The defendant, who has name suppression, appeared yesterday in the Invercargill District Court and pleaded not guilty to a charge of making a false statement relating to an incident on May 14, 2015.
On that date, she said she was sexually assaulted at her home.
Crown prosecutor Georgia Woodward said, in her opening address, the defendant rang the police and said a man came into her home and sexually assaulted her with a piece of driftwood.
The same day, she gave her statement to a detective about the alleged sexual violation.
Mrs Woodward said the defendant, in her first statement, said a man came into her house, punched her in the face and forced her to the ground.
He allegedly held a knife to her throat, ripped off her pants and violated her with a piece of driftwood.

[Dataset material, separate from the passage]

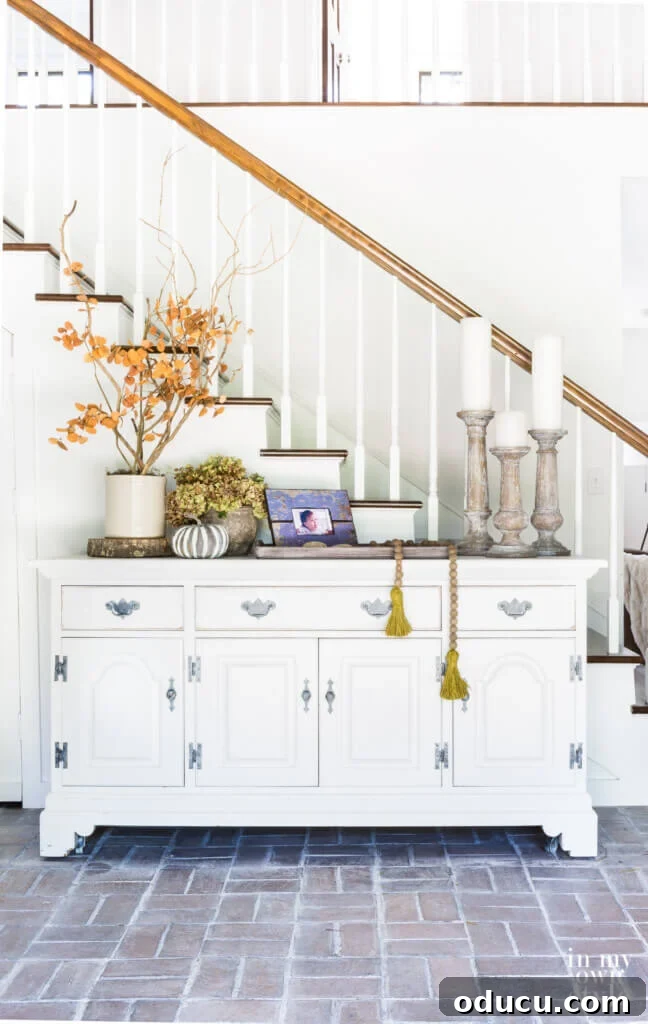 Entryway Upgrade: The Dresser Solution 11 Entryway fall decorating ideas using a repurposed white dresser and natural elements.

The defendant told the police the man was wearing a black ski mask and she did not recognise him.
The Crown said despite saying she did not know who had attacked her, she "carefully painted" the attacker as someone who knew her and had a grudge against her.
"She carefully and purposefully pointed the police in the direction of her ex-husband as an attacker."
Police discovered a "number of contradictions" between her claims and evidence.
Mrs Woodward said a year later, in August 2016, the defendant admitted to police she had made up the entire allegation.
The defendant described the attacker as her ex-husband because "she wanted him to get in trouble" and this was not the first time she had lied about violence from her ex-husband, Mrs Woodward said.
"The jury will need to decide whether the defendant was lying when she claimed she was raped."
The Crown would call 11 witnesses.
Defence counsel Roger Eagles said the central allegation made by his client was true and the retraction was wrong.
He said there could be many circumstances which might cause a woman to her retract her statement.
"The defence case is that they are many and various."
Mr Eagles said the Crown should satisfy the jury beyond reasonable doubt as to whether the complaint made was false.
"You need to have a clear view about this whole matter until the end of the case."
The jury watched a video of the defendant's interview and heard the phone call to police, in which she said she opened the door because the man told her he was from the police.